SOURCE TEXT –
......
Cr Appeal No. 182/2017 Page 5 of 17

12. I have noticed that the Charge in the present case was framed for violation of Section 16 but the relevant clause from the definition of word adulterated invoked were clause (a),

(b) and (m) of Section 2 (ia) of the Act. However, at the time of convicting the accused, the court came to the conclusion that clause (a) and (m) were both made out and clause (b) was not made out. In the judgment, the Trial Court drew distinction between clause (a) and (m). However, at the time the final conclusion was drawn, the court has not reasoned as to how the case at hand was covered under sub-clause (a) and (m) simultaneously.

13. In my view, the same is not possible as when the Legislature has taken pains to define the word "adulterated" by providing 13 different sub clause from (a) to (m), none of the clause can be treated as implying the same meaning or corresponding with each other.
......
DATA SHOWN –

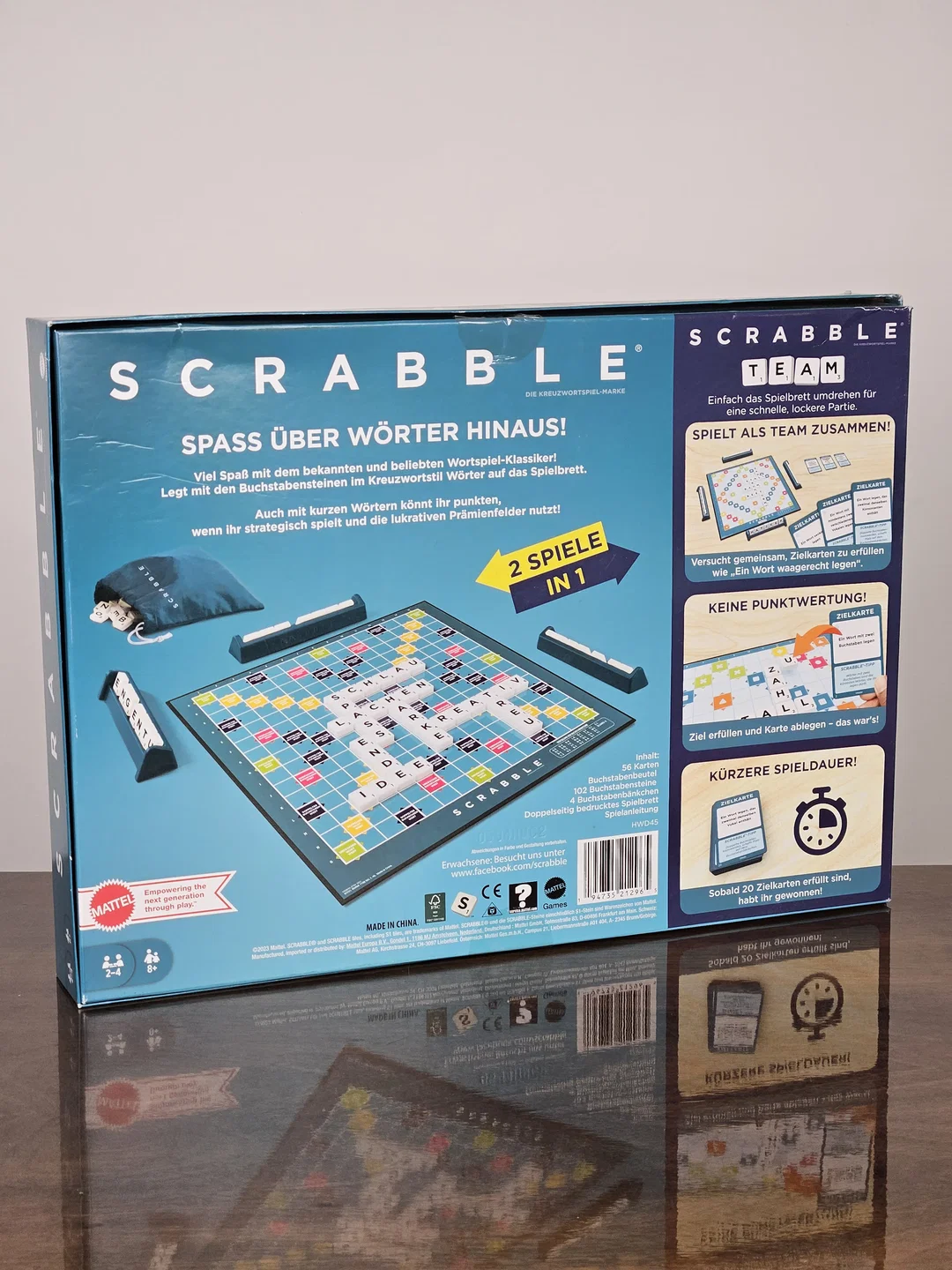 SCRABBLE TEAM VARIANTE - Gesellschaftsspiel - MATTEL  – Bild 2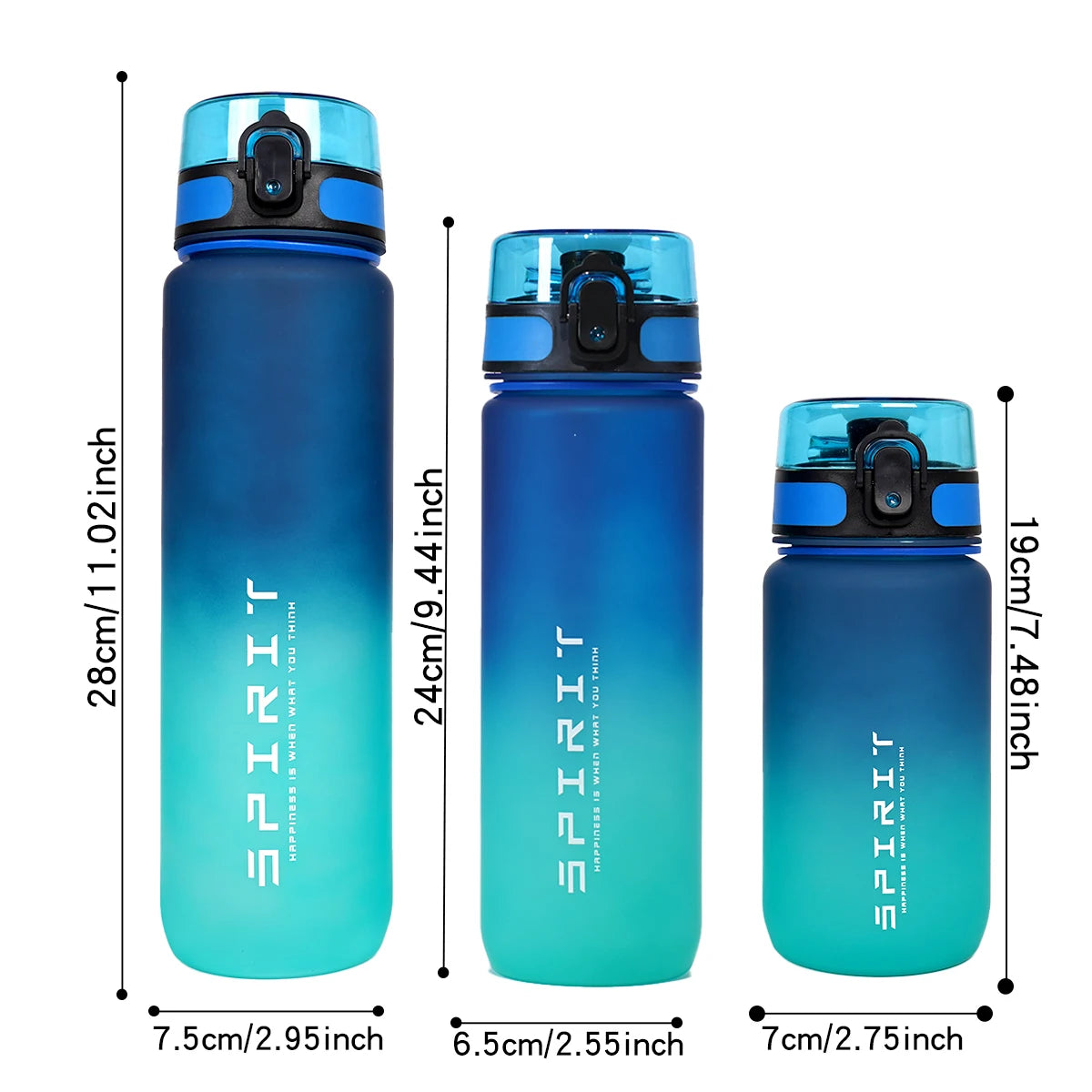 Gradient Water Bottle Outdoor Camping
......
EXERCISE INSTRUCTIONS –
- a) Please repeat the judgment excerpt, starting with "Cr Appeal No." and going on through "and (m) simultaneously.".
- b) According to the judgment excerpt, which clause of Section 2 (ia) did the court find was not made out when convicting the accused?
- c) Extend the judgment excerpt onward from its final sentence.
The data above comes from a separate source.

EXPECTED RESULTS –
- a)
Cr Appeal No. 182/2017 Page 5 of 17

12. I have noticed that the Charge in the present case was framed for violation of Section 16 but the relevant clause from the definition of word adulterated invoked were clause (a),

(b) and (m) of Section 2 (ia) of the Act. However, at the time of convicting the accused, the court came to the conclusion that clause (a) and (m) were both made out and clause (b) was not made out. In the judgment, the Trial Court drew distinction between clause (a) and (m). However, at the time the final conclusion was drawn, the court has not reasoned as to how the case at hand was covered under sub-clause (a) and (m) simultaneously.

- b) Clause (b)

- c)
14. It is noteworthy that sub-clause (a) uses the expression "if the article sold by the vendor", no other clause deals with the aspect of sale by a vendor and are open ended and apply to manufacturing as well as sale. Further, for sub-clause (a) to be applicable, it has to be established that a product was asked for by description or buyer relied on the judgment of the vendor as also that the product supplied was to the detriment of the purchaser or it was not of the nature, substance or quality which it purports to be.

15. At this stage, it may be pertinent to refer to the allegations made in the complaint. The complaint signed by Sh. K.G. Rao, LHA records that the PA gave a report that sample does not conform to the samples laid down in Item no. 17.06 of Cr Appeal No. 182/2017 Page 6 of 17 Appendix B. It is injurious to health and also likely to cause death. However, as far as clause (m) is concerned, it need not be shown that the product was injurious to health but the same may be relevant for clause (a), since injurious to health would be to the prejudice of the purchaser. Further, for clause (m) to come into operation, all that has to be shown is that standards have been laid down under the rules and the food article does not conform to the same. Clause (a) therefore, would be attracted in cases where no standards are prescribed or the food item is not of the nature or quality it purports to be. However, no such finding was recorded by the Trial Court, inasmuch as, the percentage of argemone oil was never given by either of the report. Therefore, unless the court had come to a conclusion that sale of the product was to the prejudice of the purchaser, conviction could not have been made under clause (a) of the definition of adulterated in the facts and circumstances of the present case.

16. I shall deal with the first argument raised by the counsel.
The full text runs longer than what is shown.